§ **Document text**
Should You Upgrade to the New Adobe Captivate? Here’s How to Make It Easy — and Make Your Case to Management

If you’re the person on your team who knows Captivate Classic inside and out, you’ve probably earned that reputation the hard way. You’ve learned the quirks, solved the weird issues, and figured out how to get projects across the finish line even when the tool made things harder than they needed to be.

Now you’re looking at the new version of Adobe Captivate and wondering:

  • Should I upgrade?
  • How hard will this be?
  • What happens to my Captivate Classic projects? (Will I need to redo them?)
  • How do I convince management that leaving Classic for the new Captivate is the right move?

Those are exactly the right questions — and the good news is, the answers are better than most people expect.

First, yes — I strongly encourage the move from Captivate Classic (CpC) to Adobe Captivate (Cp13).

Captivate Classic had a long, successful run, but it’s clearly legacy software now. Captivate 13 is where active development is happening, especially around modern device compatibility and streamlined workflows. Adobe has also indicated that an upgrade path from Classic is planned, and I’m hopeful we’ll see meaningful progress on that this year. That’s a strong signal about long-term direction.

§ **Data shown**
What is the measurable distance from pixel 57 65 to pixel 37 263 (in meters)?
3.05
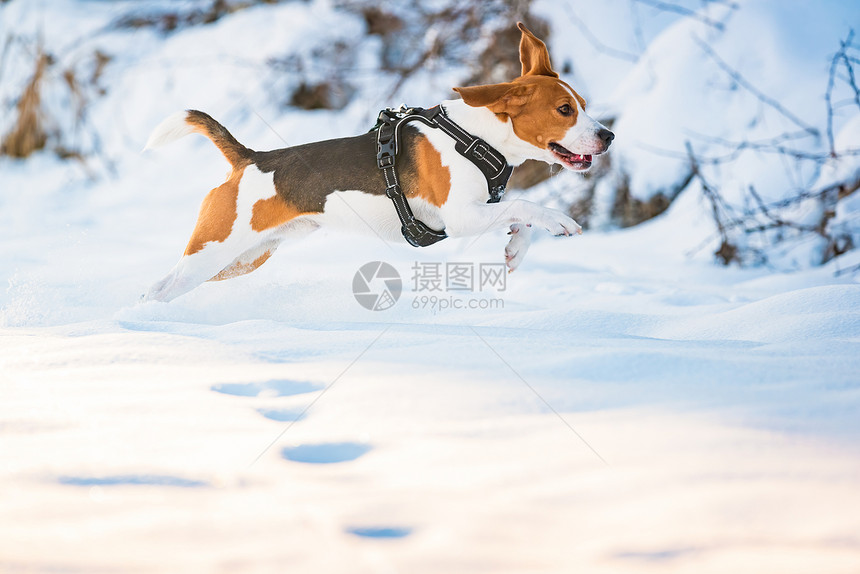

§ **Written task 1**
Substitute "department" for "team" in the Captivate upgrade article, starting with "Should You Upgrade" and going on through "needed to be.".
§ **Written task 2**
In the Captivate upgrade article, what abbreviation is given for Captivate Classic?
§ **Written task 3**
Pick up the Captivate upgrade article after its last sentence and keep writing it.

§ **Written answer 1**
Should You Upgrade to the New Adobe Captivate? Here’s How to Make It Easy — and Make Your Case to Management

If you’re the person on your department who knows Captivate Classic inside and out, you’ve probably earned that reputation the hard way. You’ve learned the quirks, solved the weird issues, and figured out how to get projects across the finish line even when the tool made things harder than they needed to be.

§ **Written answer 2**
CpC

§ **Written answer 3**
The next concern is usually difficulty. This is where teams are genuinely surprised.

Captivate 13 is far easier to use than Captivate Classic.

The interface is cleaner. Workflows are more logical. There’s less digging through panels and fewer “why is this so complicated?” moments. Tasks that once required deep Classic knowledge now feel more straightforward. Instead of wrestling with settings, you spend more time actually building learning experiences. That’s not just a usability win — it’s a productivity and morale win.

So how do you move forward without creating fear or disruption?

The most effective approach is not a big, dramatic cutover. It’s a smart, phased shift:

Keep maintaining legacy projects in Classic. There’s no need to disrupt what already works.

Start all new projects in Captivate 13. This prevents your Classic backlog from growing.

Choose one pilot project. Pick something important but low risk, and use it to build internal familiarity and standards.

Share the results. When others see smoother workflows and faster development, resistance tends to fade on its own.

That’s also how you make your case to management. This isn’t about chasing shiny new features. It’s about reducing risk long term, improving compatibility, and making your development team more efficient. When the tool is easier to use, projects move faster, and developers spend less time troubleshooting.

One important mindset shift: don’t try to force Cp13 to behave like Classic. It’s a different tool with a different design philosophy. The people who struggle are the ones trying to recreate old habits. The people who level up are the ones who learn the new workflow and lean into it.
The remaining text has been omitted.